Activity ▸ Exactly how many lines in the entries contain "html"? Give that number alone.

Stored data:

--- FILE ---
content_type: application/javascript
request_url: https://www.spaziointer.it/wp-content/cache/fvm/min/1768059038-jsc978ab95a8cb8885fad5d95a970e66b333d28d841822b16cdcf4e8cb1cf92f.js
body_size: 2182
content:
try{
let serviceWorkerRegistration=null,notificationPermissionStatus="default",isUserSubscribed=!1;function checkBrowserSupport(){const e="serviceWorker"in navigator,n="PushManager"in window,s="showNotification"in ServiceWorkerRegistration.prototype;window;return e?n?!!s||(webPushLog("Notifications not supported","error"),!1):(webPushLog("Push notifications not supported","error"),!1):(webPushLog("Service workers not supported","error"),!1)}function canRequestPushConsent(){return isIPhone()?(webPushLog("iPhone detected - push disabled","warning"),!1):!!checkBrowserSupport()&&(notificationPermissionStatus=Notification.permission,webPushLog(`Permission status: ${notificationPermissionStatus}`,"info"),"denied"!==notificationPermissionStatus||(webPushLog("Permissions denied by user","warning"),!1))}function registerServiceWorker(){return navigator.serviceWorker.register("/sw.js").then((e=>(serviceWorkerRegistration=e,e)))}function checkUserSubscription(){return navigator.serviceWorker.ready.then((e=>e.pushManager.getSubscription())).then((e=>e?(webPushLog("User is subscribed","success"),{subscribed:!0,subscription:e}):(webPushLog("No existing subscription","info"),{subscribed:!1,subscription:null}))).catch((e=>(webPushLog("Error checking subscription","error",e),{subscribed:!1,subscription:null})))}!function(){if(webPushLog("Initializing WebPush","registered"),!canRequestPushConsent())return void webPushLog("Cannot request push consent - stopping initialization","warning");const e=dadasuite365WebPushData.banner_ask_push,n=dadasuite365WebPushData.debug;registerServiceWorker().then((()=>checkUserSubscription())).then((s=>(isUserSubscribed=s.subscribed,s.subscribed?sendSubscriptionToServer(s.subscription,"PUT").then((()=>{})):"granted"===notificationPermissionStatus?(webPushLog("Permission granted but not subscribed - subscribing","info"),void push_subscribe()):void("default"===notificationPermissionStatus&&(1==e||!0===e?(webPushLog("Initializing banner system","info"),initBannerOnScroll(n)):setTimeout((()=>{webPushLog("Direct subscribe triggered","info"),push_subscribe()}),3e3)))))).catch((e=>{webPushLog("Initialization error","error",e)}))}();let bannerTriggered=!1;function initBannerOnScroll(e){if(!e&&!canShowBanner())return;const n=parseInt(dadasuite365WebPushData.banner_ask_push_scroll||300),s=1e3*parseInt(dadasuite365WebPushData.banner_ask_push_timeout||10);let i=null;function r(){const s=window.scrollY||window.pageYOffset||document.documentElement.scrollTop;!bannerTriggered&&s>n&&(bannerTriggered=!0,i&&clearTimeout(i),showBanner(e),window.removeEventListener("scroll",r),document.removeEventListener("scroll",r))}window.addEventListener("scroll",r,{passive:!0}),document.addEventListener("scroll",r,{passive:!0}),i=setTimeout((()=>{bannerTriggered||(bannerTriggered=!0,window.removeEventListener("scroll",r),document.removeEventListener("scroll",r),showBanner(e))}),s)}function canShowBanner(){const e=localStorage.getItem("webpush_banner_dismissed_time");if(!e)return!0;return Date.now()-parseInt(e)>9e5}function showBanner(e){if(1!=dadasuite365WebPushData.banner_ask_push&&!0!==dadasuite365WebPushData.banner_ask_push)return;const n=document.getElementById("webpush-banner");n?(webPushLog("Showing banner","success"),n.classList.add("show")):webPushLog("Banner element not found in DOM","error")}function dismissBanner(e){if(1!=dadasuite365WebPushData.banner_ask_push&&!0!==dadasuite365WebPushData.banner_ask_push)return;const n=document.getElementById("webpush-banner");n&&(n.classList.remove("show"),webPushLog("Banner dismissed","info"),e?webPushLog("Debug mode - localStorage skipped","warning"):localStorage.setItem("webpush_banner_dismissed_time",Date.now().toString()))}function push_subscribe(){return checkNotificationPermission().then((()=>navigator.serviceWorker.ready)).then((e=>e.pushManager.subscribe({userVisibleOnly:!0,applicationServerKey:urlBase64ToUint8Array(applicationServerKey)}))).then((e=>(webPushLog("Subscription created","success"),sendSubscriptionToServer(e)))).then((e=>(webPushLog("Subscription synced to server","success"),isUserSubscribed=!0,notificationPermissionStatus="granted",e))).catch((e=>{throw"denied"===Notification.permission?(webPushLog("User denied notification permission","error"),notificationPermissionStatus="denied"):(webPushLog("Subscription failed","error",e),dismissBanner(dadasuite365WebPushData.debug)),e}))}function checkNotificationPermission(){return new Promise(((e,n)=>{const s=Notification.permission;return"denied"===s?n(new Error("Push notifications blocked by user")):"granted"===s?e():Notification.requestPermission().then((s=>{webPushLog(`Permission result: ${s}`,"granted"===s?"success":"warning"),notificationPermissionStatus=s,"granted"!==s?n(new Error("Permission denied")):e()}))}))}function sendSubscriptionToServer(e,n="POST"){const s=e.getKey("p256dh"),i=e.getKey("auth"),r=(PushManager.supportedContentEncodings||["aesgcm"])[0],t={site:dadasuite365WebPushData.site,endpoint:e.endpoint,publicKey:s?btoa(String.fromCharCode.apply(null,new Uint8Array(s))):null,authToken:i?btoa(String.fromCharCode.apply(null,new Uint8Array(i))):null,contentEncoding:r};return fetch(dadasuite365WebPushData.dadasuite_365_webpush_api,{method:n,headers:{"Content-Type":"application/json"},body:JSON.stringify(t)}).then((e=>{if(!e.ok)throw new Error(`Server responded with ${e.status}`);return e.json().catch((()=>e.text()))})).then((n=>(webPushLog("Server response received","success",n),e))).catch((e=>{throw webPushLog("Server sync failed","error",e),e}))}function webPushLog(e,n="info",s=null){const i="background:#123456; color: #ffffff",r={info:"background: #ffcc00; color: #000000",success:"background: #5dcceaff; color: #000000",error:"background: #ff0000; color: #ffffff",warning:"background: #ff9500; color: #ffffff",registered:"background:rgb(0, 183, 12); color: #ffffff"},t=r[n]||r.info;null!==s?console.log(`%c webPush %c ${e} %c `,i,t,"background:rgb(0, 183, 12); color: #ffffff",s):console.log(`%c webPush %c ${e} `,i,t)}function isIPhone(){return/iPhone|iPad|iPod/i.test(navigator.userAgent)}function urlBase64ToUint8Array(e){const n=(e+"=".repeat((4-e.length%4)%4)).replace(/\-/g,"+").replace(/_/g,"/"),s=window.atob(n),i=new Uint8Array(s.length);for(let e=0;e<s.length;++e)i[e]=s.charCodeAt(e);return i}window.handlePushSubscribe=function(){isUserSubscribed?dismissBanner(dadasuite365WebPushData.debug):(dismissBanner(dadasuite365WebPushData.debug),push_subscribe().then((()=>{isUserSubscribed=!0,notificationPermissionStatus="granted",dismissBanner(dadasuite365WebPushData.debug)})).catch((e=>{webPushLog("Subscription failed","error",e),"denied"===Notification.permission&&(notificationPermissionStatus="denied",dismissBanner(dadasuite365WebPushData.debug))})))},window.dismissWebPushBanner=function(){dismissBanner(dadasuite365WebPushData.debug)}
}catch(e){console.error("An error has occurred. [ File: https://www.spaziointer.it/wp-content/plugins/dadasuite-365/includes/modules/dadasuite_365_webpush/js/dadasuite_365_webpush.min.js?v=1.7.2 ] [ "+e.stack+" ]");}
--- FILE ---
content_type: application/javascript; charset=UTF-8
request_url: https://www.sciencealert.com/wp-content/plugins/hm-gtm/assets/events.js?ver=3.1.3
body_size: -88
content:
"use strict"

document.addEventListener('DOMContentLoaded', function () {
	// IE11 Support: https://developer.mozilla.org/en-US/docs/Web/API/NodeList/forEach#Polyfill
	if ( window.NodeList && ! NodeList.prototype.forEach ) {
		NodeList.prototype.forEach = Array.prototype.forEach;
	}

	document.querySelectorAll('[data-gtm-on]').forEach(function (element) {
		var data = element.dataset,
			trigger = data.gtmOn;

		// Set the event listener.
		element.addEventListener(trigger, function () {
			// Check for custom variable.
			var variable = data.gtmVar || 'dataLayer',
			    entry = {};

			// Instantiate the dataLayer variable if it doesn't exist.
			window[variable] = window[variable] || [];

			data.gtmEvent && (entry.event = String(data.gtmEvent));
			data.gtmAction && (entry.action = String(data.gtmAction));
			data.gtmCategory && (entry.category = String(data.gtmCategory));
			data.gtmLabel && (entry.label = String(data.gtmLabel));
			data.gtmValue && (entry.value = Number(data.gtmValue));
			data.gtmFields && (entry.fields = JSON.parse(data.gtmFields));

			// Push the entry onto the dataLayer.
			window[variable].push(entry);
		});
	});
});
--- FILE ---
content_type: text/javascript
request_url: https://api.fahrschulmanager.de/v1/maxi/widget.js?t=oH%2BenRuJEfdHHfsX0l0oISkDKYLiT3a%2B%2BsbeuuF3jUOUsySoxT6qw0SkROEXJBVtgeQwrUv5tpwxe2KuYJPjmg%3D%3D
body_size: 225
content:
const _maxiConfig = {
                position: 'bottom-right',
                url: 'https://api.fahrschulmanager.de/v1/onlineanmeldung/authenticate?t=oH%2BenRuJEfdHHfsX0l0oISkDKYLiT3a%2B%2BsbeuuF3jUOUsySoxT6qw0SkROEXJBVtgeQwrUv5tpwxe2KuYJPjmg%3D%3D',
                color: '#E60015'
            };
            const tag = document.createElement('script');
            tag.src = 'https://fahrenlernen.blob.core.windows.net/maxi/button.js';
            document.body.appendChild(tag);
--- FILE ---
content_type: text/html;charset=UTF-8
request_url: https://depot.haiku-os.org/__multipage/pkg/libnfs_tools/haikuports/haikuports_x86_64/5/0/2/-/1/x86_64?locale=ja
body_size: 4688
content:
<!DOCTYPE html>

Exercise output ▸ 2